Rave et rodéos : le Sénat veut couper le moteur de l’impunité

Dans la nuit des campagnes comme sur le bitume des parkings, il y a des colères qui montent au même rythme que les basses ou les moteurs. Celles de riverains privés de sommeil, d’élus locaux démunis, d’éleveurs qui voient leurs bêtes stressées par le vacarme, de gîtes ruraux sommés de rembourser des séjours gâchés. C’est cette France des nuisances concrètes, souvent loin des grands discours sécuritaires, que le sénateur socialiste de l’Hérault Hussein Bourgi dit avoir voulu faire entendre au Sénat.

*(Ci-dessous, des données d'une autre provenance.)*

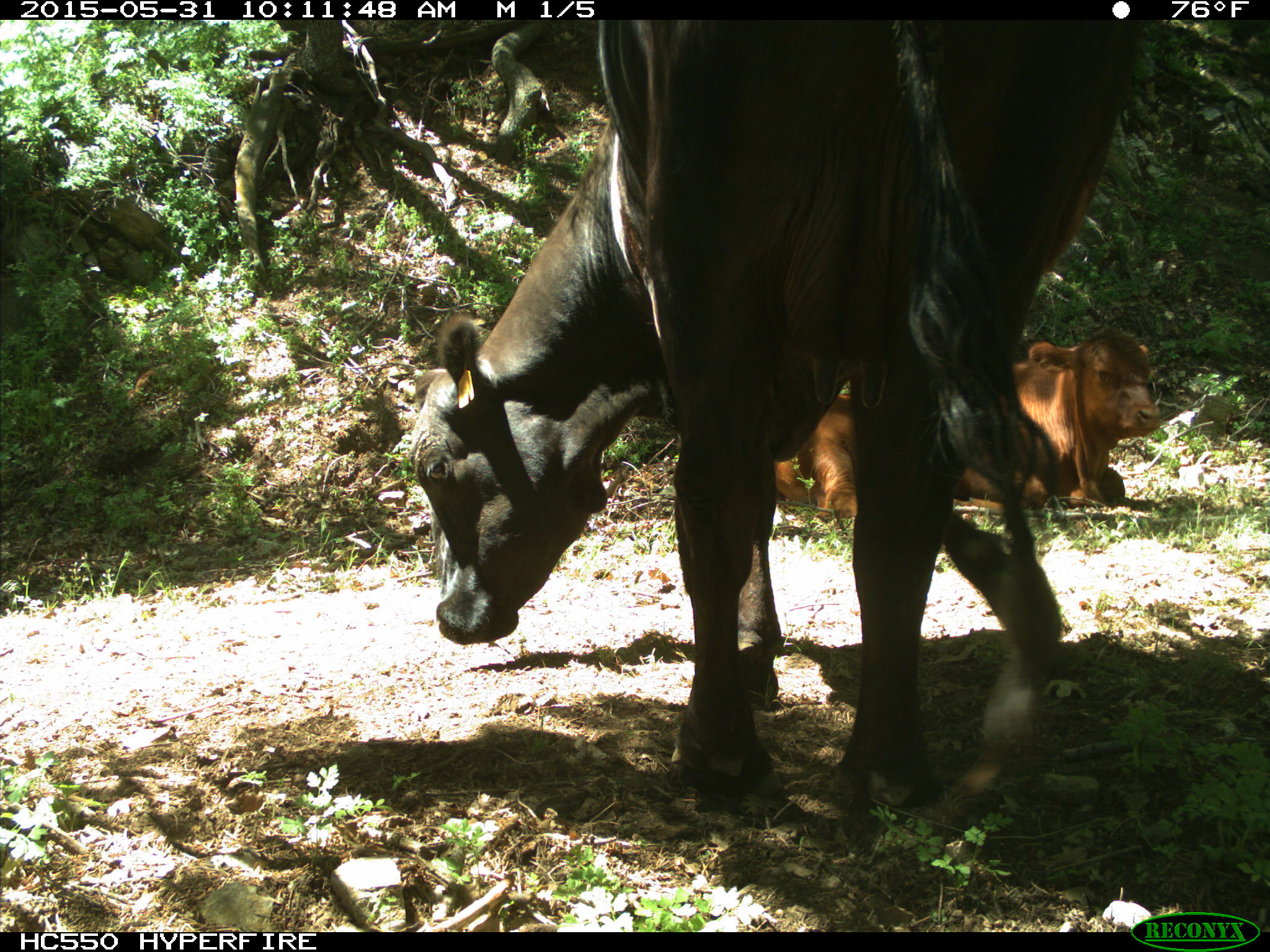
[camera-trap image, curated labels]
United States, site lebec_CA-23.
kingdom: Animalia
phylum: Chordata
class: Mammalia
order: Artiodactyla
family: Bovidae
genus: Bos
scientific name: Bos taurus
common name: domestic cow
Bos taurus (domestic cow).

Avec Lauriane Josende, sénatrice LR des Pyrénées-Orientales, et Isabelle Florennes, sénatrice centriste des Hauts-de-Seine, l’élu héraultais a présenté un rapport transpartisan sur les rave parties illégales et les rodéos motorisés. 28 recommandations, adoptées à l’unanimité en commission des lois, doivent nourrir le projet de loi Ripost, examiné depuis le 18 mai au Sénat. Objectif affiché : « mettre fin au sentiment d’impunité » et donner aux pouvoirs publics des outils jugés plus adaptés aux réalités de terrain.

Des vies bousculées

« Je ne voudrais pas qu’on résume cela uniquement à des nuisances sonores », insiste Hussein Bourgi. Dans l’Hérault comme ailleurs en Occitanie, les rave parties illégales prennent parfois des proportions massives : 337 ont été recensées en France en 2025, pour plus de 100 000 participants. Moins nombreuses, mais plus imposantes, elles attireraient aussi davantage de teufeurs venus d’Espagne ou d’Italie, où les règles se sont durcies.

Dans les garrigues, le vacarme laisse des traces bien au-delà de la nuit blanche : bêtes stressées, production laitière en baisse, gîtes contraints de rembourser des vacanciers chassés par les basses. Et quand 600 à 700 gendarmes sont mobilisés un week-end entier près de Bourges pour encadrer 20 000 teufeurs, c’est une facture que le sénateur juge indécente : « Il n’est pas normal que ce soit le contribuable français qui finance ce genre de manifestations illégales. » Le rapport propose donc d’abaisser de 500 à 250 participants le seuil de déclaration obligatoire, de faire de l’organisation d’une rave illégale un délit avec confiscation possible du matériel sonore et des véhicules ayant servi au transport, et de permettre à l’État de réclamer le remboursement des frais engagés (gendarmes, secours, remise en état).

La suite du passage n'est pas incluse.